Halloween and Globalization

It’s Halloween this week in the library and we’ve a good few Horror Books on display. We hope you like the decorations. Yes it is an American celebration but social sciences classes have been doing a lot of research about globalization lately.  Click here to search for an article discussing globalized brands.

Many thanks to Madison Wills who helped with making some of the Halloween decorations, when she wasn’t culling books or filing newspaper articles in our vertical files in the G: Curriculum – Common – Vertical Files  sub-folders. You don’t need to know this path because now we have upgraded to V-LIBRARY. Now you will be able to find newspaper articles about e.g. floods by “ticking” the check box called, LAN on the new OPAC search screen. Type in the keyword “floods”  and wait for all the articles on the
network to be listed for you to inspect.  For  instructions/tutorials about how you use the OPAC -database search and other new features click on Using the Library” above.

 Enter this week’s competition – email Mrs Robins if you know what the acronym OPAC means?

I had the pleasure of reviewing an Australian werewolf book this year written by Catherine Jinks. The Abused Werewolf Rescue Group was a real page turner.  Read the review.  Take the new OPAC terminal, our new netbook, for a spin and see if you can find this book on our shelves? Browse over 100 short reviews of Horror titles written by Teacher-librarians all around Australia by searching the CMIS Resource Bank in WA – choose subject and type Horror.

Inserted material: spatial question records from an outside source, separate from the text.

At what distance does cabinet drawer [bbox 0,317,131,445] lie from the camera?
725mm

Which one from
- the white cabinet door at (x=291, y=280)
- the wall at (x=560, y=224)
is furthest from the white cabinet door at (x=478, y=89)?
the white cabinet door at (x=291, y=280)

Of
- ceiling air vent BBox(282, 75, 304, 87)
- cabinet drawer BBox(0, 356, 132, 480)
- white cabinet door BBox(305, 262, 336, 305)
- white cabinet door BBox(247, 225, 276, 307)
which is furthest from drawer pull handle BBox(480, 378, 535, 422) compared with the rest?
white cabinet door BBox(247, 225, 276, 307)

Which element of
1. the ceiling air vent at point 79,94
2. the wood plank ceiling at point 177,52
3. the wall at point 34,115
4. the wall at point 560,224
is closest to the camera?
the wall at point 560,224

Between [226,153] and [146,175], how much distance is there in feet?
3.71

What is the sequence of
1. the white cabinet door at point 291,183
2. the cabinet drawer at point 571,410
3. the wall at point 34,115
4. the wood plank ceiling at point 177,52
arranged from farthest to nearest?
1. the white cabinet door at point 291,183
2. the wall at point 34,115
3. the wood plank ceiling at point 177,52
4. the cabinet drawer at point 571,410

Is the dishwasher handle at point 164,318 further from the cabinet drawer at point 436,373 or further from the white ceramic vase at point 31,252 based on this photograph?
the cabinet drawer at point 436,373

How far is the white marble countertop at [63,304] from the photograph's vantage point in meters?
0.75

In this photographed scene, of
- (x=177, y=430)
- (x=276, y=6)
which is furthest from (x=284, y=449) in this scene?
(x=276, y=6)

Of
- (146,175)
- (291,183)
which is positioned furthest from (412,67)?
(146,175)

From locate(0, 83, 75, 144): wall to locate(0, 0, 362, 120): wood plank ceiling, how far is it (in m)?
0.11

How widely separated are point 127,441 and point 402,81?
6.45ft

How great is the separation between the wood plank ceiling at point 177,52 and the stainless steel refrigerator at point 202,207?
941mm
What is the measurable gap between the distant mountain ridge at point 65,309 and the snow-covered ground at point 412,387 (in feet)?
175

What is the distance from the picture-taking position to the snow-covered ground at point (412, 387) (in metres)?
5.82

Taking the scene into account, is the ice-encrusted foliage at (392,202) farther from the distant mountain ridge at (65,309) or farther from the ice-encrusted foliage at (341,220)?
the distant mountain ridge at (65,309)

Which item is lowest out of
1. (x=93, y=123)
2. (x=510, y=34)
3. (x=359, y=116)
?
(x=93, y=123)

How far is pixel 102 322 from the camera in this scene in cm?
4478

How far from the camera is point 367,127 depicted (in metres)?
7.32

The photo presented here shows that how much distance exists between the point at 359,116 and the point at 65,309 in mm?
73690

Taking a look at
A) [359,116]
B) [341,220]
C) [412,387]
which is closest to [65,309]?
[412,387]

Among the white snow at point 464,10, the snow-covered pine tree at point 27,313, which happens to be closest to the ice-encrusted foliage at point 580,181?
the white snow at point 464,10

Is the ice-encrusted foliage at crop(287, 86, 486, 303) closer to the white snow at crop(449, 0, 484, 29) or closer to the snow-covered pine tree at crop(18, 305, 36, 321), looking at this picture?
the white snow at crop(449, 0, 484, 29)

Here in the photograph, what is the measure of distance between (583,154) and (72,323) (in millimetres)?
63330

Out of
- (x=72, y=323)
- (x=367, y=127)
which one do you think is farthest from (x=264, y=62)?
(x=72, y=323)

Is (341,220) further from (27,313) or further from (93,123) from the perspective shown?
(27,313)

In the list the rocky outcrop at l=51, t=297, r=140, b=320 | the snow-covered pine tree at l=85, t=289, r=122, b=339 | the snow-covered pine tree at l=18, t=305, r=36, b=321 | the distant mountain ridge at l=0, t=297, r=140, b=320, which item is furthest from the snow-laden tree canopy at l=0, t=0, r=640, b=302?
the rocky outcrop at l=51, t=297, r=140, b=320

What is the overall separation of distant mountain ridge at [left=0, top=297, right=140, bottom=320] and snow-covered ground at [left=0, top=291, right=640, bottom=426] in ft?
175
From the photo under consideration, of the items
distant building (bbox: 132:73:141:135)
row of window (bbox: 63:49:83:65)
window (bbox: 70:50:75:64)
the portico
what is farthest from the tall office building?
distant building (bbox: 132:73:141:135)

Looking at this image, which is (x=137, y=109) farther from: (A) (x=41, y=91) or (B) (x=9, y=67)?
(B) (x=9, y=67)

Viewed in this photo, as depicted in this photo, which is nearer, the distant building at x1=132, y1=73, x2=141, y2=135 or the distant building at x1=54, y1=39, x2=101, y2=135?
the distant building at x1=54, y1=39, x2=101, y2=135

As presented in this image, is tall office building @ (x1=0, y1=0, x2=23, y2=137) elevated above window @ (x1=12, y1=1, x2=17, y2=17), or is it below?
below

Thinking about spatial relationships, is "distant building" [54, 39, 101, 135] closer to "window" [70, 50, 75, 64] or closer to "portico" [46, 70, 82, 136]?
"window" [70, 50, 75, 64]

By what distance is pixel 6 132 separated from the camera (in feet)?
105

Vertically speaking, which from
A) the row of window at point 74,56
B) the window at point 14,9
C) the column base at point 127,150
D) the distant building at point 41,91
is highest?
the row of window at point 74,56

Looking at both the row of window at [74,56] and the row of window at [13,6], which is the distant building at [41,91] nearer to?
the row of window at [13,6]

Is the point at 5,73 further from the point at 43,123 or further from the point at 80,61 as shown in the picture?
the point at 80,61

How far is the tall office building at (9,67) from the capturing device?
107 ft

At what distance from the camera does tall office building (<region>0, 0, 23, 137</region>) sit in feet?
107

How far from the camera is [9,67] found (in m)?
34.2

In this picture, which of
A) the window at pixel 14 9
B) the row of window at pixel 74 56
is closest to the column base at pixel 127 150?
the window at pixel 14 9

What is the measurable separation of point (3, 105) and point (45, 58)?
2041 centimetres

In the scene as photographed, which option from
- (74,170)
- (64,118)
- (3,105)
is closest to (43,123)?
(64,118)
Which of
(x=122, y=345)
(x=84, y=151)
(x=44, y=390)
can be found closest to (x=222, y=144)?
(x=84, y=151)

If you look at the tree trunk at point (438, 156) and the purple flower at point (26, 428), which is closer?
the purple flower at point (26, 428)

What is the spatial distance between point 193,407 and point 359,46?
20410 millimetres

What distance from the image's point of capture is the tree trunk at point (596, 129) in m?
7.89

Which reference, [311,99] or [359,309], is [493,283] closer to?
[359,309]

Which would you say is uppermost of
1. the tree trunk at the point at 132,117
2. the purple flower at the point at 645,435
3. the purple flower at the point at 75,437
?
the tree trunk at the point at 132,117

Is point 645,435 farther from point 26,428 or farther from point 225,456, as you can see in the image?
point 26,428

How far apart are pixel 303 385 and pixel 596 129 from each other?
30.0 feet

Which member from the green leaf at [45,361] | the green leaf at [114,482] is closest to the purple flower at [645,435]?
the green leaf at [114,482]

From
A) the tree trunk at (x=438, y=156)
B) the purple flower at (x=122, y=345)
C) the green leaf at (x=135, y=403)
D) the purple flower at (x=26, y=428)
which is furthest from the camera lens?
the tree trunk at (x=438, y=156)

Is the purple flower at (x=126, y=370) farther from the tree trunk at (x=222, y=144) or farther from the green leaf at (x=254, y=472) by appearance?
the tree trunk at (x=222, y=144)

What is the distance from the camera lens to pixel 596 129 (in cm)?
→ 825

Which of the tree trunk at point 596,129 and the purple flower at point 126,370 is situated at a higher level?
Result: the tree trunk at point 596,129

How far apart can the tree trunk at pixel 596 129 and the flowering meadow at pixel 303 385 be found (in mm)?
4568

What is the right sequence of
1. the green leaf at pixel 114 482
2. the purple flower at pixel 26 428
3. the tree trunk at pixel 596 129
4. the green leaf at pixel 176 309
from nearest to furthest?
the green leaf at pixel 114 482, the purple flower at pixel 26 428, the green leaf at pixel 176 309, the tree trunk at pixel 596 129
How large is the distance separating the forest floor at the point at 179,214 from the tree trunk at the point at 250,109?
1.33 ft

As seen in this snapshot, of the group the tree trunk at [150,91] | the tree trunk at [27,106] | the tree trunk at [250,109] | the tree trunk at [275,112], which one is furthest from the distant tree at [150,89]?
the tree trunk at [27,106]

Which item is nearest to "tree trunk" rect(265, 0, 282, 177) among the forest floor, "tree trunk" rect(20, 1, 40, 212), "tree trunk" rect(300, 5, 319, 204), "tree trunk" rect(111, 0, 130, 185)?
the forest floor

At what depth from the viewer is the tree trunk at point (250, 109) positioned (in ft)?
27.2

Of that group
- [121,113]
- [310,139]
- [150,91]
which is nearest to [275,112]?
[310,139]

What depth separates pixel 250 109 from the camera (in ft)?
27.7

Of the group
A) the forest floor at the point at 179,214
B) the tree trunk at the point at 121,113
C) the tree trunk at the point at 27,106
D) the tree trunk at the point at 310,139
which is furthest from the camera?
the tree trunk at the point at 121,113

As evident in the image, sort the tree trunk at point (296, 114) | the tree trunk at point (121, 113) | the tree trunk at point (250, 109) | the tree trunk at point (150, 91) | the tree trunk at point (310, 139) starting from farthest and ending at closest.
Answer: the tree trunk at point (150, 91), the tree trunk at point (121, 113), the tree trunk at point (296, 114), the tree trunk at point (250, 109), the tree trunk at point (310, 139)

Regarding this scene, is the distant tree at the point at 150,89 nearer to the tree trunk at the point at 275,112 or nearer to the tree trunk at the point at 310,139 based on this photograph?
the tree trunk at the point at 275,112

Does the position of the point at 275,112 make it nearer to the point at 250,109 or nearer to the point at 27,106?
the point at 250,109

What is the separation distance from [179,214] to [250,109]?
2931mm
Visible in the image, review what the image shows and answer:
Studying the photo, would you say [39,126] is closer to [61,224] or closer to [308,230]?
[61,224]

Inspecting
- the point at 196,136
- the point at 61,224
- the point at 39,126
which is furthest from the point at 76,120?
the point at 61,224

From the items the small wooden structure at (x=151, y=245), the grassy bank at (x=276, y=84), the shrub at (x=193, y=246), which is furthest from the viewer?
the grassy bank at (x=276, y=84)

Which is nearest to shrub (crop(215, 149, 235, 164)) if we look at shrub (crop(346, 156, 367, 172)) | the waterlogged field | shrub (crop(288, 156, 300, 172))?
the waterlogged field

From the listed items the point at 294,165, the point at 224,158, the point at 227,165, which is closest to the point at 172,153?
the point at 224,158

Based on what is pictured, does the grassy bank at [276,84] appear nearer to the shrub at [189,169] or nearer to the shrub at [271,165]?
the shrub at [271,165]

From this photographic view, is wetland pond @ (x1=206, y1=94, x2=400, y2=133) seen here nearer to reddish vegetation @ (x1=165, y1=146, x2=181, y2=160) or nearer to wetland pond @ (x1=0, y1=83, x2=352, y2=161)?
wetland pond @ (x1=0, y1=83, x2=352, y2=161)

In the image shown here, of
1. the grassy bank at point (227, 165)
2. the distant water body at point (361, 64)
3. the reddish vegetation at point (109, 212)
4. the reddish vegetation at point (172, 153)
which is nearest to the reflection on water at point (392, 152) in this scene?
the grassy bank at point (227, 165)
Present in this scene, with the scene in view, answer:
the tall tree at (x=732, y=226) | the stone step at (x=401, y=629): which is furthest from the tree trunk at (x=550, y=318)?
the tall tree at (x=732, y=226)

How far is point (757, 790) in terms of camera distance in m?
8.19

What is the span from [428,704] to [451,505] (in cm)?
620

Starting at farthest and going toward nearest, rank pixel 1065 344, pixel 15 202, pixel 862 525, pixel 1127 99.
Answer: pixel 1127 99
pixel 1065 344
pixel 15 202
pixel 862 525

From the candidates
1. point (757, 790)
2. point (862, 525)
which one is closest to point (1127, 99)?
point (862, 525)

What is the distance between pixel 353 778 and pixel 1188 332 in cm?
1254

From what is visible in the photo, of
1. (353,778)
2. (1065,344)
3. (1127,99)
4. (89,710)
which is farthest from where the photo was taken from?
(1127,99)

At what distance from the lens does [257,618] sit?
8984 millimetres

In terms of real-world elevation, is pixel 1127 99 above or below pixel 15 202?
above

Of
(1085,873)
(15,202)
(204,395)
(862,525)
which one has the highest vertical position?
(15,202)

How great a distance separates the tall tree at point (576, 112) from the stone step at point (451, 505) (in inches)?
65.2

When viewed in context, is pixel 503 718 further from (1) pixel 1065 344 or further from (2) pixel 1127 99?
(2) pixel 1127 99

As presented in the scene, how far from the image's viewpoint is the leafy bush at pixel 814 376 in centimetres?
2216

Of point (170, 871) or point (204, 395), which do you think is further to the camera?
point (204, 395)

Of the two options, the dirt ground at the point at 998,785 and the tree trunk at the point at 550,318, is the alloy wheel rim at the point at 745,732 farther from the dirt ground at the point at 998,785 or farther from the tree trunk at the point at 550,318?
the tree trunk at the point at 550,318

If you’re looking for popular Horror books, the Goodreads.com site is a good place to start.  We found a Best Vampire Books list and a Best Teen Horror/Suspense/Thriller list.   The monsterlibrarian.com site recommends some different vampire books and the list of Horror Novels for teenagers and young adults on the Bestbooks4teens.com site looks good too. This last list is a good place for senior students. Seniors should be reading mainly ‘crossover books’ which are read by both adolescents and adults. Here is a list of crossover titles.  We also have a 15+ section in Fiction. That’s all our news but if you heard Laurie Oaks give the annual Andrew Ollie Media Lecture last week, you would have heard him predict that in the future people will come to blogs to find out the news, not the nightly news on the television. Interesting.